**THE TASK**
Reproduce the data below from the line containing "Is the red balloon" through the end, replacing "boardwalk" with "walkway" and leaving everything else unchanged.

==========

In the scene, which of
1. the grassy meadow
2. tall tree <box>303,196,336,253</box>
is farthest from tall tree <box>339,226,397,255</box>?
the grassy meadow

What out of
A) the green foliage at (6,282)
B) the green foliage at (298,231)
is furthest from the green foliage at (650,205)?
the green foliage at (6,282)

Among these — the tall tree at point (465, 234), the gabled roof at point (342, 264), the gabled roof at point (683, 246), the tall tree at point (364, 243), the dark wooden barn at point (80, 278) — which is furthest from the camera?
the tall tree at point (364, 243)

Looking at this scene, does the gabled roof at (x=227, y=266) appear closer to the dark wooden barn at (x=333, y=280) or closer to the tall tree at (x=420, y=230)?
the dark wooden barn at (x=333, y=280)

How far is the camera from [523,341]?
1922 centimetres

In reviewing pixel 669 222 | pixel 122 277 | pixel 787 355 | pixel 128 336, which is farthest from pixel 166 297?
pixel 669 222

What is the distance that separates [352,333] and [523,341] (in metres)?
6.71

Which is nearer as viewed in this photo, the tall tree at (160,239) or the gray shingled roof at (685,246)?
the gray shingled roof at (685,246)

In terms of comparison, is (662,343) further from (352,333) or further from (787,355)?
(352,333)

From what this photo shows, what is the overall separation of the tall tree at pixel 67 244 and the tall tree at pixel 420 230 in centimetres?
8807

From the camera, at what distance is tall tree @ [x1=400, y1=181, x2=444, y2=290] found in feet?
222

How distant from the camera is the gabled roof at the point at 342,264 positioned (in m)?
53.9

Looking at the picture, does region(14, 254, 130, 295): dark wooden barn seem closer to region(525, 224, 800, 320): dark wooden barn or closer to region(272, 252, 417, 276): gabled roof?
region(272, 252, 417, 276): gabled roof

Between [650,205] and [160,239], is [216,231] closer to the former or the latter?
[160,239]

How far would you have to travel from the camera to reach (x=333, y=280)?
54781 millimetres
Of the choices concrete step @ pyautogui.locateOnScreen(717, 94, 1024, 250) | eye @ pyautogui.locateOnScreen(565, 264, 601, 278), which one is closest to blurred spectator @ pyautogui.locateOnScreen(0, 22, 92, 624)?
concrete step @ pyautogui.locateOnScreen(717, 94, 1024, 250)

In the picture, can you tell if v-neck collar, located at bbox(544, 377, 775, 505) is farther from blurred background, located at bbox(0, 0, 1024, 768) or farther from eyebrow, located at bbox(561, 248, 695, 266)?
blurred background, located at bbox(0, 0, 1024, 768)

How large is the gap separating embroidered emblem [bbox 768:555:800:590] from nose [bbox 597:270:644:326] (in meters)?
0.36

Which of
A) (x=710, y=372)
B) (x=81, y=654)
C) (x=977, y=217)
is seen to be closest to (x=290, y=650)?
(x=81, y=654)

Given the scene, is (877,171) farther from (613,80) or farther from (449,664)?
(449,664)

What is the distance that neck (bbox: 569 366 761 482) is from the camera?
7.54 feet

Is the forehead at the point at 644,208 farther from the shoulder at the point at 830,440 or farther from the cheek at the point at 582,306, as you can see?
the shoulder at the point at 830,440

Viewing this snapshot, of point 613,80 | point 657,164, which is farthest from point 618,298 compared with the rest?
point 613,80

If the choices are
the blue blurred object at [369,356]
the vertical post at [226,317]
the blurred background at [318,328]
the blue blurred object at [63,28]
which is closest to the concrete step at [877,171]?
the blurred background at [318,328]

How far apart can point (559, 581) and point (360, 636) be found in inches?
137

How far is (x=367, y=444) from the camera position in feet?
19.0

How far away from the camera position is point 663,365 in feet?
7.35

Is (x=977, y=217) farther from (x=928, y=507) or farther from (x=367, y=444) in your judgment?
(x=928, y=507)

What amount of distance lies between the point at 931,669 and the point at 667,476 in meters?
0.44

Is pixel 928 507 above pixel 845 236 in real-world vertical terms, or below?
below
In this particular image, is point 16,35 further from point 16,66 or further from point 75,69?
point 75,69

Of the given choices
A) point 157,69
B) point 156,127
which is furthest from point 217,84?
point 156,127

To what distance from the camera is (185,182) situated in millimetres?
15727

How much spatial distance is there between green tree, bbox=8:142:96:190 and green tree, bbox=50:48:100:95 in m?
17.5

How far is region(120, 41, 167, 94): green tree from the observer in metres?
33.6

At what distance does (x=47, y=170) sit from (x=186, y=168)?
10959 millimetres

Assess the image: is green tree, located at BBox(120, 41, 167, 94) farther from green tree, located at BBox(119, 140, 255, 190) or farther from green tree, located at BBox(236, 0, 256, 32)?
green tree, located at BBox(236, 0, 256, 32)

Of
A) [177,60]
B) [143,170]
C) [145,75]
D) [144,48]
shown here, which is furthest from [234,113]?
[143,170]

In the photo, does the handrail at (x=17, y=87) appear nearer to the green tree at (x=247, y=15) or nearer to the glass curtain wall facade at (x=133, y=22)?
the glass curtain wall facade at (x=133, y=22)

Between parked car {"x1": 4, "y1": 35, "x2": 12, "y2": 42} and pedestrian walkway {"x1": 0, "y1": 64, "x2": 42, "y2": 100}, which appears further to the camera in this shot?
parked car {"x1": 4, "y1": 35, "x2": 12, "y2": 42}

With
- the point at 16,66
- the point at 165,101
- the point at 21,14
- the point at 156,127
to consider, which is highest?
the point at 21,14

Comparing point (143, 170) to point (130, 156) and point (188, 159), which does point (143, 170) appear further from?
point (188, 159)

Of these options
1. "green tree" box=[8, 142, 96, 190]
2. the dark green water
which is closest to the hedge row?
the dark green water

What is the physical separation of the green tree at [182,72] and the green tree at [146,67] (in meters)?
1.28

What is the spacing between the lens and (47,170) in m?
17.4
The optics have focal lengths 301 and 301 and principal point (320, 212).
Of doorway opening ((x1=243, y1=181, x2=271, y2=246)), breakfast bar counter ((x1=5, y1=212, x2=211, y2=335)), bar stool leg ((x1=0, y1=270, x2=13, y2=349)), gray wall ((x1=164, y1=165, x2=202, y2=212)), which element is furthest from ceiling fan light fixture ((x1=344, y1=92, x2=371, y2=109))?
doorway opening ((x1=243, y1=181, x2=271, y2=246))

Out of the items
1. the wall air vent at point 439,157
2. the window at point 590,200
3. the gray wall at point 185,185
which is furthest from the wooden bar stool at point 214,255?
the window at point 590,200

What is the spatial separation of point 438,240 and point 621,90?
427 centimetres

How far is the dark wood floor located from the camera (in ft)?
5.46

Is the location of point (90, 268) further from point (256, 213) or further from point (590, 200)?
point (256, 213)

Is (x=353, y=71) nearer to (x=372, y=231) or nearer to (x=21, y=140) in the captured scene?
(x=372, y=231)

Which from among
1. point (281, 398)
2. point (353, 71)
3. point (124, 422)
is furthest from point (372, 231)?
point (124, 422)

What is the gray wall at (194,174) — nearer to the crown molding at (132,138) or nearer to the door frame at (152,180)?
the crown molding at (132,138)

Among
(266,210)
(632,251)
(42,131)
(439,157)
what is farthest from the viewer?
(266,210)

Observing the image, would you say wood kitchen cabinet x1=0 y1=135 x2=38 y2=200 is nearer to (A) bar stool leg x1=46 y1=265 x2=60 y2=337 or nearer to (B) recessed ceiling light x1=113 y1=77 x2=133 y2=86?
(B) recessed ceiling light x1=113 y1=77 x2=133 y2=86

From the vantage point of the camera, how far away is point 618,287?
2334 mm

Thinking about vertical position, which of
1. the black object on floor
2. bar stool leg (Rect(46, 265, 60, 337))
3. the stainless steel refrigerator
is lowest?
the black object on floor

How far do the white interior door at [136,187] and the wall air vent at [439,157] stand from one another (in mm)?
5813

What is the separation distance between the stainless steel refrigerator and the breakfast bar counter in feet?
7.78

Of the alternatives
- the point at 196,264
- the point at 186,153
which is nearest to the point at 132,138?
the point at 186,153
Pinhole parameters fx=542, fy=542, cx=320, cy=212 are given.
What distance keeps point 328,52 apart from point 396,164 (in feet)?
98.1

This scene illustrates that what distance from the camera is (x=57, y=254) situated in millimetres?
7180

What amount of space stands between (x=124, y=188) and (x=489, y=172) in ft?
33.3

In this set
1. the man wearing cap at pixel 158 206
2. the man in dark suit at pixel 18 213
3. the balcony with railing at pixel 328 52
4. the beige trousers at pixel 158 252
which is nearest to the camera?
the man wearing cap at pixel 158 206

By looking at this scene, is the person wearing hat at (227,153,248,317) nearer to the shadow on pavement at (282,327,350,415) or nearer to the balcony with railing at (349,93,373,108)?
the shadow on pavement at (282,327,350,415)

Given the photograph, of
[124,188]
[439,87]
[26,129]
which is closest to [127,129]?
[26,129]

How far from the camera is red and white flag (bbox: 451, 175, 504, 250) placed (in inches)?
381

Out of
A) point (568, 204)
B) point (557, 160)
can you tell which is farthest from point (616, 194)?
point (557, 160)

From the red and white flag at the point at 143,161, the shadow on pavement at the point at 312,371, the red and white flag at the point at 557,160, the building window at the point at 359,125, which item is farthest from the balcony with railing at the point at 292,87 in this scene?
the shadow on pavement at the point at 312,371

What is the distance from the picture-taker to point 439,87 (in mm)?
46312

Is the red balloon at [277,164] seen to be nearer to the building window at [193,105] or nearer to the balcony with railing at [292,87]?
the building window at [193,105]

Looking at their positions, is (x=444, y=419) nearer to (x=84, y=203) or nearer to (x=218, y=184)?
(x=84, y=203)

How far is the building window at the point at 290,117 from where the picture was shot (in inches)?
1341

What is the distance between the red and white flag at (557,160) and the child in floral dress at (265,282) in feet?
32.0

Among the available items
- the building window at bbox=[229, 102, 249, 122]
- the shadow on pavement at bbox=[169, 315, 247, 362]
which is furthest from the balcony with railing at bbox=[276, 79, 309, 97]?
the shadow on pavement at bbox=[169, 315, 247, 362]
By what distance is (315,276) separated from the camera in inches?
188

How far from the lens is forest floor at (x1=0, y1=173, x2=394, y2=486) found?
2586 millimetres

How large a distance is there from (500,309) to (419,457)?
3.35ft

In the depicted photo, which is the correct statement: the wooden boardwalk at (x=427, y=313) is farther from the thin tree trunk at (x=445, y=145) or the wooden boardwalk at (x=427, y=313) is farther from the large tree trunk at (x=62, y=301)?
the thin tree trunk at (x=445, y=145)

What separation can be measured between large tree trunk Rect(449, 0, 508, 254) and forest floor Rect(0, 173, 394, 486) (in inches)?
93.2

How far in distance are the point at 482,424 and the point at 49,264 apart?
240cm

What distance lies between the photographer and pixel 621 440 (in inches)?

==========

**OUTPUT OF THE TASK**
Is the red balloon at [277,164] seen to be nearer to the building window at [193,105] or nearer to the balcony with railing at [292,87]?
the building window at [193,105]

Looking at their positions, is (x=444, y=419) nearer to (x=84, y=203) or nearer to (x=218, y=184)?
(x=84, y=203)

How far is the building window at the point at 290,117 from where the picture was shot (in inches)?
1341

What is the distance between the red and white flag at (557,160) and the child in floral dress at (265,282) in feet?
32.0

Among the available items
- the building window at bbox=[229, 102, 249, 122]
- the shadow on pavement at bbox=[169, 315, 247, 362]
which is furthest from the balcony with railing at bbox=[276, 79, 309, 97]?
the shadow on pavement at bbox=[169, 315, 247, 362]
By what distance is (315,276) separated from the camera in inches?
188

How far from the lens is forest floor at (x1=0, y1=173, x2=394, y2=486) found?
2586 millimetres

How large a distance is there from (500,309) to (419,457)?
3.35ft

In the depicted photo, which is the correct statement: the wooden walkway at (x=427, y=313) is farther from the thin tree trunk at (x=445, y=145) or the wooden walkway at (x=427, y=313) is farther from the large tree trunk at (x=62, y=301)?
the thin tree trunk at (x=445, y=145)

What separation can be measured between large tree trunk Rect(449, 0, 508, 254) and forest floor Rect(0, 173, 394, 486) (in inches)?
93.2

How far in distance are the point at 482,424 and the point at 49,264 apart?
240cm

What distance lies between the photographer and pixel 621 440 (in inches)?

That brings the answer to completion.